Stored data entries ::
Start of Block

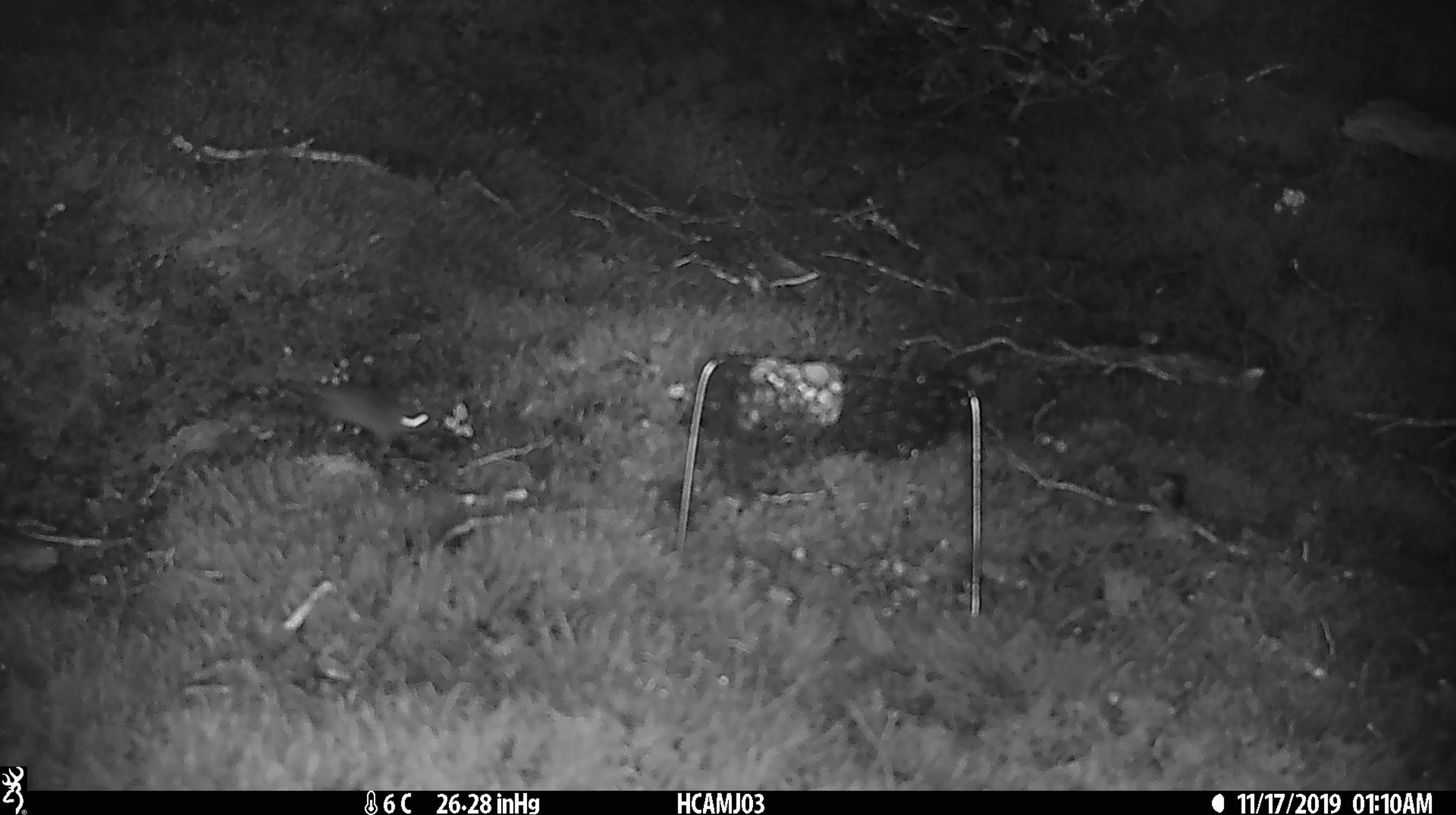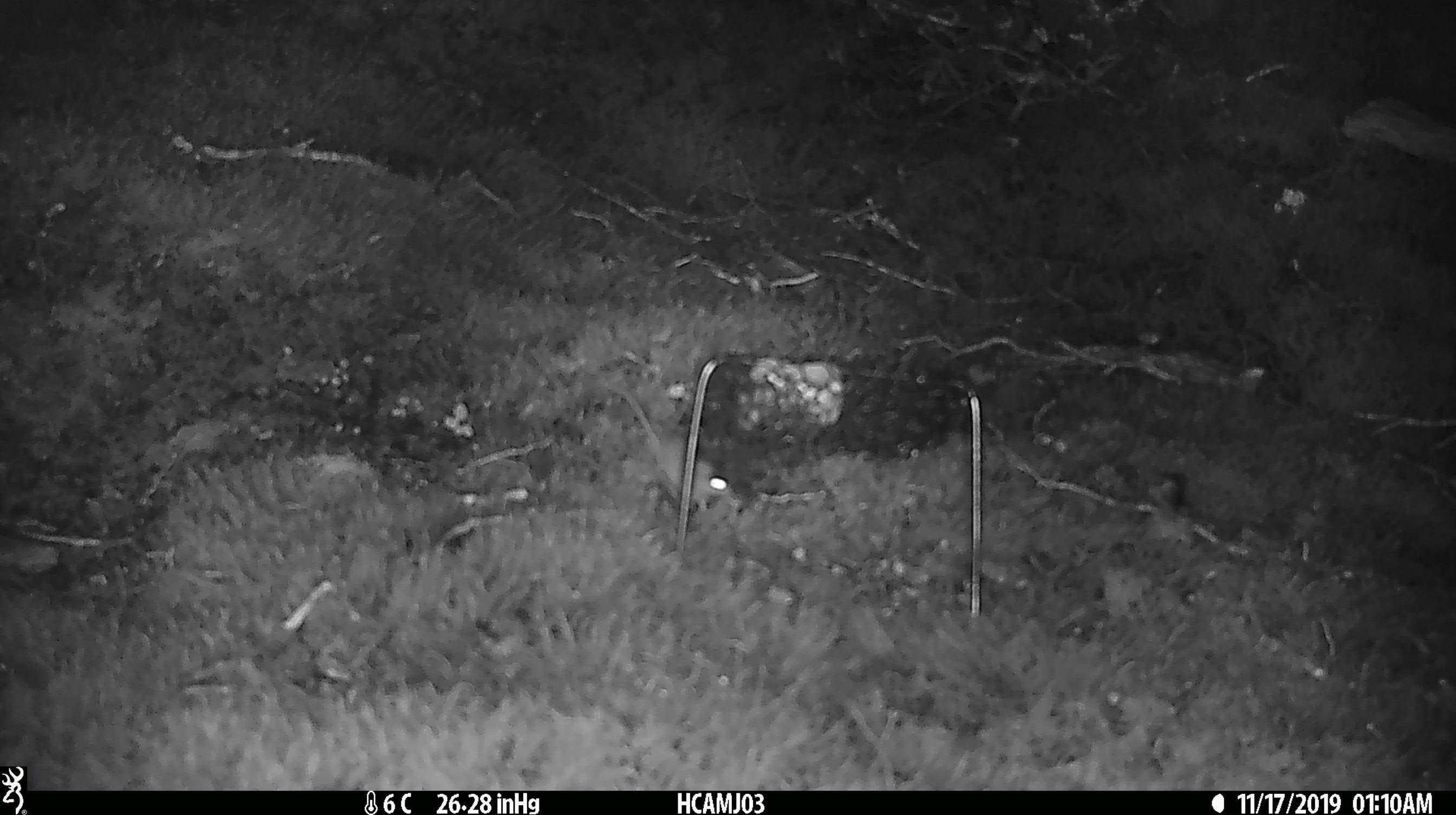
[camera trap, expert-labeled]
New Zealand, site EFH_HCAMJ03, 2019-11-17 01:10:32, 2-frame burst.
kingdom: Animalia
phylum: Chordata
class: Mammalia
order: Rodentia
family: Muridae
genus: Mus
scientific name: Mus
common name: mouse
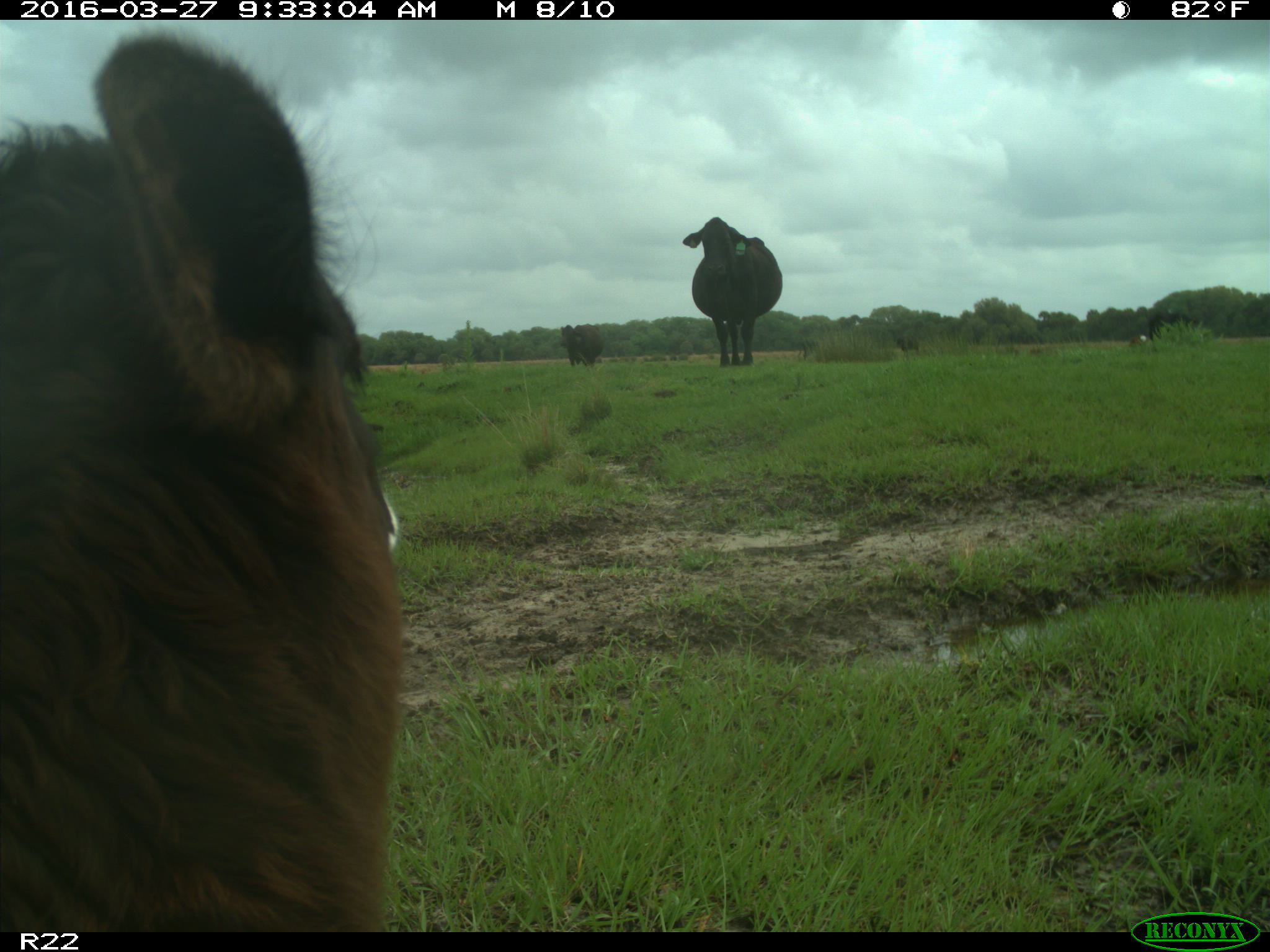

End of Block

What is required :: Retype all the data exactly, please, without pictures.

Reply to the exercise ::
[camera trap, expert-labeled]
New Zealand, site EFH_HCAMJ03, 2019-11-17 01:10:32, 2-frame burst.
kingdom: Animalia
phylum: Chordata
class: Mammalia
order: Rodentia
family: Muridae
genus: Mus
scientific name: Mus
common name: mouse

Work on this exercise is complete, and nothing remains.